I appreciate your review & summary of the thread. I suggest reviewing and/or reading the whole thread (yes, it's a long thread) is the best way to assess the conclusion that petroleum is abiotic. The thread builds a body of facts & evidence which support the abiotic conclusion.

Regarding coal, it's an ancillary conclusion and not necessary to the overall conclusion (although, I'm still persuaded that coal is also abiotic). Economic deposits of coal are not being formed at present and I hope never are in the course of future human civilization on Earth because, likely, that would be the end of civilization as we know it (Earth was a very unhospitable place during coal formation epochs).

Of note:

One must be careful when considering transmutation of elements. While I previously acknowledged transmutation of elements in this thread, it should not be used as a "magic wand" to facilitate every geological and chemical process. Hydrogen is not a product of transmutation, rather, it's the initial building block as hydrogen is a single proton (it's a question beyond the scope of this thread to consider whether protons can be formed from the ether). Transmutation as a geological process must be scientifically constrained in its application.

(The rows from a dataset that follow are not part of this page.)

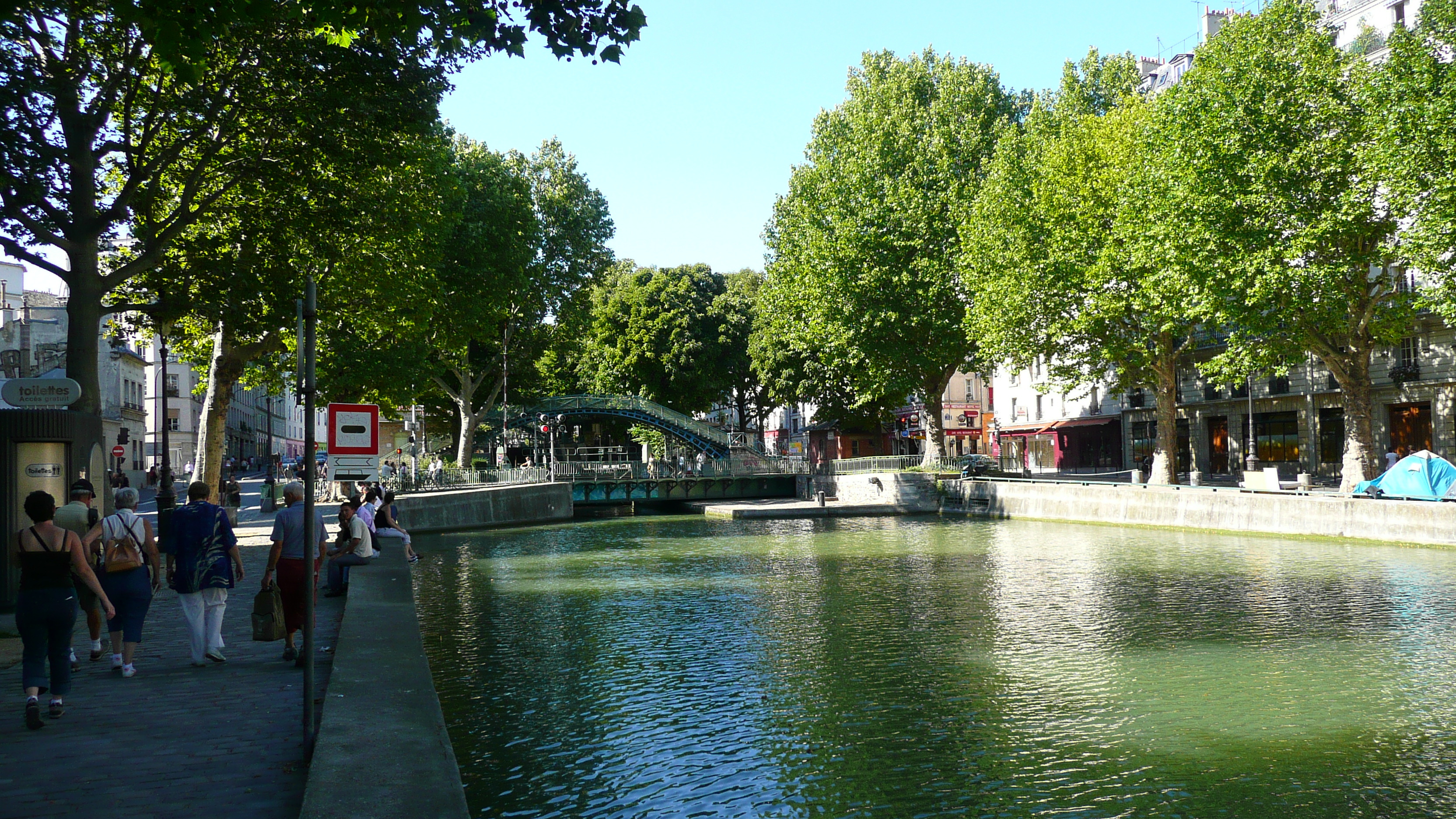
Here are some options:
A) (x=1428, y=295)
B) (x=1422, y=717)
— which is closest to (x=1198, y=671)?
(x=1422, y=717)

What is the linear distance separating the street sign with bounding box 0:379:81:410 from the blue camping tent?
25881 mm

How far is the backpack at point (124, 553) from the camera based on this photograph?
9438 millimetres

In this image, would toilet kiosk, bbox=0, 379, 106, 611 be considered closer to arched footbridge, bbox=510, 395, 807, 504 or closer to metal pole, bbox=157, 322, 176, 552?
metal pole, bbox=157, 322, 176, 552

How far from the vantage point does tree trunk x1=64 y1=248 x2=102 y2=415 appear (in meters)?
16.3

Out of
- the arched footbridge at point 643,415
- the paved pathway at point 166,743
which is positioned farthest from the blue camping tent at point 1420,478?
the arched footbridge at point 643,415

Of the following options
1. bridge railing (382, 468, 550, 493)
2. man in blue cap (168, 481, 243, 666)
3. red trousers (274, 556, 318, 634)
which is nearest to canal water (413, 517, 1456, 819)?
red trousers (274, 556, 318, 634)

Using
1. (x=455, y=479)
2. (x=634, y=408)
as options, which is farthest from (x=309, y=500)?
(x=634, y=408)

The same can be said about electromagnetic processes in general, while electrical processes are undoubtedly present and active in Earth's geological structure & processes (including facilitating hydrocarbon formation at depth), it's application must be carefully applied to individual geological processes and, again, not used as a "magic wand" to facilitate one geologic process or another.

The above being said, I'd like to, again, focus on the deep geologic structures of the planet, and those structure's relationship to abiotic oil formation and its plentiful abundance:

As previously discussed & linked, and reviewed by Lloyd: "Earth is encircled by subtle necklaces of interconnecting, generally latitude-parallel faults and electrical dynamics pushes minerals and oil up through these cracks".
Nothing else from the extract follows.